More just to mean that he'll get paid ridiculously well. Probably a bad choice of words. I didn't mean to give that impression.
What the PA hire is looking at here is a few years of $30-50,000 (if he'll even get that) followed by an immediate bump to the low six figures. Over the course of his career he'll steadily work his way to the high six figures.
This is pretty much guaranteed, although it's not stated anywhere in any contract or in the ad. Professionals in entertainment typically make an order of magnitude more than their contemporaries, after they get in and are vetted, join the trade association, etc.
You just have to get in. This involves getting a well-known production to take a chance on you. A lot of people bum around entertainment for ten-fifteen years before they catch their break. That break typically comes in the form of a very part-time gig on a huge production. You might get some face time with a big name.

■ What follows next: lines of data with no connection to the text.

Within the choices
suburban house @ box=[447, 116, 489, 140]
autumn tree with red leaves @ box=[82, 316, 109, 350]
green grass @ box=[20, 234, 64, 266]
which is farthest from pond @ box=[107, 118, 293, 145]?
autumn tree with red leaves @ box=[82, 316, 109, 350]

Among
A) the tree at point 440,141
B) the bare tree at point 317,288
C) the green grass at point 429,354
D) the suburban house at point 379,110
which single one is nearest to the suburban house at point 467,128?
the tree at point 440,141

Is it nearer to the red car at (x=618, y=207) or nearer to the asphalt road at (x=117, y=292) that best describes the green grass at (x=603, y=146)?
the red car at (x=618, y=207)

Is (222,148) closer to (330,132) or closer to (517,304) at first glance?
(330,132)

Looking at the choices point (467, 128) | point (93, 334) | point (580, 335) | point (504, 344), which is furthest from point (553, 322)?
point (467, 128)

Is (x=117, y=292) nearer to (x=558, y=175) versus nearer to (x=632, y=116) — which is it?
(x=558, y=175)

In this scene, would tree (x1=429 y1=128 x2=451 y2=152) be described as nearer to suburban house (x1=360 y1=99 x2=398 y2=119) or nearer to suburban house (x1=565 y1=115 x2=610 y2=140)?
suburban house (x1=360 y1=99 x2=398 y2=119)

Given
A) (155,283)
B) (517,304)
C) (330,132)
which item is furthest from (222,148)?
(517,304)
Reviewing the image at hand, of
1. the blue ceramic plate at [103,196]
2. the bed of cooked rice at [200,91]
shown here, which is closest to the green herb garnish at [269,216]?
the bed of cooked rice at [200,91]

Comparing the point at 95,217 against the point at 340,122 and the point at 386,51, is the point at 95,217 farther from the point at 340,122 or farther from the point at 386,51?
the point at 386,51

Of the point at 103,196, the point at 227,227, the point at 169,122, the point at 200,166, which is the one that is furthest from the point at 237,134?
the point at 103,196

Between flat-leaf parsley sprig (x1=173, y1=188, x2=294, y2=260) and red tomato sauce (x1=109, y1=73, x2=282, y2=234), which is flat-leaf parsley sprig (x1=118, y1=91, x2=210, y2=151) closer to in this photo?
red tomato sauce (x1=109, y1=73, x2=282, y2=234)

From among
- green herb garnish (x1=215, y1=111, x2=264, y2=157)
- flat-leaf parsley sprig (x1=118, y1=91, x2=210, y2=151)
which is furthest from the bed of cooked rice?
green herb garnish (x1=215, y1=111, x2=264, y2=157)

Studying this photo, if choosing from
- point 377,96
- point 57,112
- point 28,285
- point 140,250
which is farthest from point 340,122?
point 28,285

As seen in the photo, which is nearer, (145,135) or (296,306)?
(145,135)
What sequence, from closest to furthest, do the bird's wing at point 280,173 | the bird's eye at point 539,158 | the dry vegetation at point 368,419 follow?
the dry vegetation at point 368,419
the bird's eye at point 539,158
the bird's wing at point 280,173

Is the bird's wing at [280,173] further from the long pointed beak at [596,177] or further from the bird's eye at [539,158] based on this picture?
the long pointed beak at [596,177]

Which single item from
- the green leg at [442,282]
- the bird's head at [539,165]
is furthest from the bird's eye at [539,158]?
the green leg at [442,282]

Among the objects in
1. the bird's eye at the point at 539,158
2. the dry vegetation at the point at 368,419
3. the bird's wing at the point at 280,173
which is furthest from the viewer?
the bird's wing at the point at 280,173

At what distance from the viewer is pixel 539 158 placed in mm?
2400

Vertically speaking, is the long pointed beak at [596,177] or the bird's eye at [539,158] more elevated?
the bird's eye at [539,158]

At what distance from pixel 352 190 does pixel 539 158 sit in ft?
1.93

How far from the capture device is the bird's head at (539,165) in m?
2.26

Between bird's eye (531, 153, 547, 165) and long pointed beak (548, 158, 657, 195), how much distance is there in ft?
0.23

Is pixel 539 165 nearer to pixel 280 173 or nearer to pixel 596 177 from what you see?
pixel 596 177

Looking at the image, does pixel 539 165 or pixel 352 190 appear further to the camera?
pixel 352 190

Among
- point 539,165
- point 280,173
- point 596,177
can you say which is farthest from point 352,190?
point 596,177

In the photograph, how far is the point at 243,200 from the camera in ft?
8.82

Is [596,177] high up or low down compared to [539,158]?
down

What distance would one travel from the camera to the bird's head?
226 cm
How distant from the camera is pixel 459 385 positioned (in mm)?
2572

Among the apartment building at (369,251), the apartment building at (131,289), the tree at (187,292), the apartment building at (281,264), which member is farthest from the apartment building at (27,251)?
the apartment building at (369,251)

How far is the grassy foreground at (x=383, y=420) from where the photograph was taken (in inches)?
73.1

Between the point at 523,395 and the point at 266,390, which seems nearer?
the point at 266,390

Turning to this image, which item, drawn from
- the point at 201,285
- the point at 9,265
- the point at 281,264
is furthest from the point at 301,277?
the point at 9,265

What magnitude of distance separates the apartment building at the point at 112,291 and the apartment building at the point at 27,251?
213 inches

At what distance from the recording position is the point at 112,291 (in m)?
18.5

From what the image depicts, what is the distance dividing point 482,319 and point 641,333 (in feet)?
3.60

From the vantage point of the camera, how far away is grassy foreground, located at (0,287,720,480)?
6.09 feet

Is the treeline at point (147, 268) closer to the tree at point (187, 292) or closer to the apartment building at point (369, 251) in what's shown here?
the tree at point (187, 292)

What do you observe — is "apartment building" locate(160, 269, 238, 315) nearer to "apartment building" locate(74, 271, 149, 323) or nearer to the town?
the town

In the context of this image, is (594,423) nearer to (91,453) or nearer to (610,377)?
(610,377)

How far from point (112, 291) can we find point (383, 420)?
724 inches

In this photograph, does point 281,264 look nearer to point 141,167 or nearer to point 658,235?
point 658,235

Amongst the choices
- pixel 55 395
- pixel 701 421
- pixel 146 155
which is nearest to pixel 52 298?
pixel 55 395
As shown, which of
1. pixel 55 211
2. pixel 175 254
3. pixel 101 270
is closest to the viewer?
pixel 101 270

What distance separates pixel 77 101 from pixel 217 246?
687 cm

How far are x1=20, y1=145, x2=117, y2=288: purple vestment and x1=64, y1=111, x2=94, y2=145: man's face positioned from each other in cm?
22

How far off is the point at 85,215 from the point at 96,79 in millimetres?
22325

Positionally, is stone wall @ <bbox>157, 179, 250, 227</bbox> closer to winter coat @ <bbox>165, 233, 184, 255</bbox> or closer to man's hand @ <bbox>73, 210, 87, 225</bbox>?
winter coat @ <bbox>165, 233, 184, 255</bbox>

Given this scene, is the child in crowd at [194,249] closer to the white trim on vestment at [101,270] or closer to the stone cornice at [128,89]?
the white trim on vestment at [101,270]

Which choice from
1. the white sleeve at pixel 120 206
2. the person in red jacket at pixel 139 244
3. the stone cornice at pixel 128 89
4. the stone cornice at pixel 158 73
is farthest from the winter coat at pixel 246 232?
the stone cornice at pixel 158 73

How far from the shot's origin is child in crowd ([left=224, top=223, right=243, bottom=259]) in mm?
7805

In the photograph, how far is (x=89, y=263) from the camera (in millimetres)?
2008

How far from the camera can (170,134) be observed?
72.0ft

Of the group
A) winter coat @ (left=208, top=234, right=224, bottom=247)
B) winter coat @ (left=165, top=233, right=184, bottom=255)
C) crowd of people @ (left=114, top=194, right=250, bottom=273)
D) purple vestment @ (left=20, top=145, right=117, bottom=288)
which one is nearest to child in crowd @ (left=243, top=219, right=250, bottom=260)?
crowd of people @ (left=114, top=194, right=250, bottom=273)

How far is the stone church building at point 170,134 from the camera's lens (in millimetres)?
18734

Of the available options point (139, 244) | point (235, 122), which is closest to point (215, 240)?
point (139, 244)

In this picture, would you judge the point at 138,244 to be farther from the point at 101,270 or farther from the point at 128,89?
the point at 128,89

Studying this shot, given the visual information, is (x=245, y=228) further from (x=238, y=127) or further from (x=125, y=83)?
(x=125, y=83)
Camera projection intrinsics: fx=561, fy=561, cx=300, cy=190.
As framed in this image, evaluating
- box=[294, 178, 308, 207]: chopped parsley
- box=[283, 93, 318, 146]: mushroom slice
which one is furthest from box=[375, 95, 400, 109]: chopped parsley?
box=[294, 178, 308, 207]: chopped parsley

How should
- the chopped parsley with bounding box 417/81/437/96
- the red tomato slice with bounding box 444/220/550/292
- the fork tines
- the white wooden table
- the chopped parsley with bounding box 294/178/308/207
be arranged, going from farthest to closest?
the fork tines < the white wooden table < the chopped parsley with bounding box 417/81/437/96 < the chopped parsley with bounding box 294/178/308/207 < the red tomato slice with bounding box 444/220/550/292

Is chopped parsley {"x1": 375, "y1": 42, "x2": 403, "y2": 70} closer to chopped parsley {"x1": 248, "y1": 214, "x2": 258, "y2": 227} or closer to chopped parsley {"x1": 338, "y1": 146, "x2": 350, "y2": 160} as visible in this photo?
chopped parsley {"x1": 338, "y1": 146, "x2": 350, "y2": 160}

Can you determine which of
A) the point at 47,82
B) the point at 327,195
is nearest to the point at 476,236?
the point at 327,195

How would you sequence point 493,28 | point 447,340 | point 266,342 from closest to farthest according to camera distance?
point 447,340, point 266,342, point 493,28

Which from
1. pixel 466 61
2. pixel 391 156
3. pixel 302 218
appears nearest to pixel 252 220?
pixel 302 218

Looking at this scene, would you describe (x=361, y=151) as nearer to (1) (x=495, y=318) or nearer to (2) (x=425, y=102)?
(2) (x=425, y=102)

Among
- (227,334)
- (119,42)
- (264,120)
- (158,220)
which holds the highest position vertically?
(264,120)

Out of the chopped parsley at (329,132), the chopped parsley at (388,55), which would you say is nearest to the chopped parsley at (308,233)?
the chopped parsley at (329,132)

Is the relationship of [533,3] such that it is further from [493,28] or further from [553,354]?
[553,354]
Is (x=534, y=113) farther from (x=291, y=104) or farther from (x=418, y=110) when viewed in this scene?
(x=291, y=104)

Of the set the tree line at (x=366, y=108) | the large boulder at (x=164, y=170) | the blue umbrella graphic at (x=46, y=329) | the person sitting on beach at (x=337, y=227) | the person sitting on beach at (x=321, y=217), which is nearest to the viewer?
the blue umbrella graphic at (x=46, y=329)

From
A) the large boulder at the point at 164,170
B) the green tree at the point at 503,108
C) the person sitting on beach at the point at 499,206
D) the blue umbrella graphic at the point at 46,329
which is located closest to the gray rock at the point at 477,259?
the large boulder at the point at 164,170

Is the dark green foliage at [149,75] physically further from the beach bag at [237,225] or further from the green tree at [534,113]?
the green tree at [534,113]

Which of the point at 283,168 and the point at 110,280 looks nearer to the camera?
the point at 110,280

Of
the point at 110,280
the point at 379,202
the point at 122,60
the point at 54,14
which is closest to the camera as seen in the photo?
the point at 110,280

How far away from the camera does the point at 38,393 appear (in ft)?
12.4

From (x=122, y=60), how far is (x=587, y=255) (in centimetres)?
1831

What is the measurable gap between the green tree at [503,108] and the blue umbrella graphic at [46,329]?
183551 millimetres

That's when everything changes. Overnight, your marketability goes up tenfold. You keep working with bigger and bigger names and before you know it, you're rolling in cash and bennies.
This looks like a horrible job ad when you look at it from our perspective, but what it really offers is a short-cut. You can jump out of the IT industry and the generally shitty 'opportunities' it offers and hop immediately on the fast-track to success. You don't have to bum around with the hangers-on for years, you can get your foot in the door immediately. This is a truly Edison-type opportunity, one that comes dressed in overalls and looks like work.
Entertainment types don't typically hire outside the industry. Outsiders just don't understand it, can't quite grasp their priorities. That's why they chew through so many young people and burn them out, because they can't get outside professionals to work they way they need to.
PA is willing to, and you'd be a fool not to jump on it.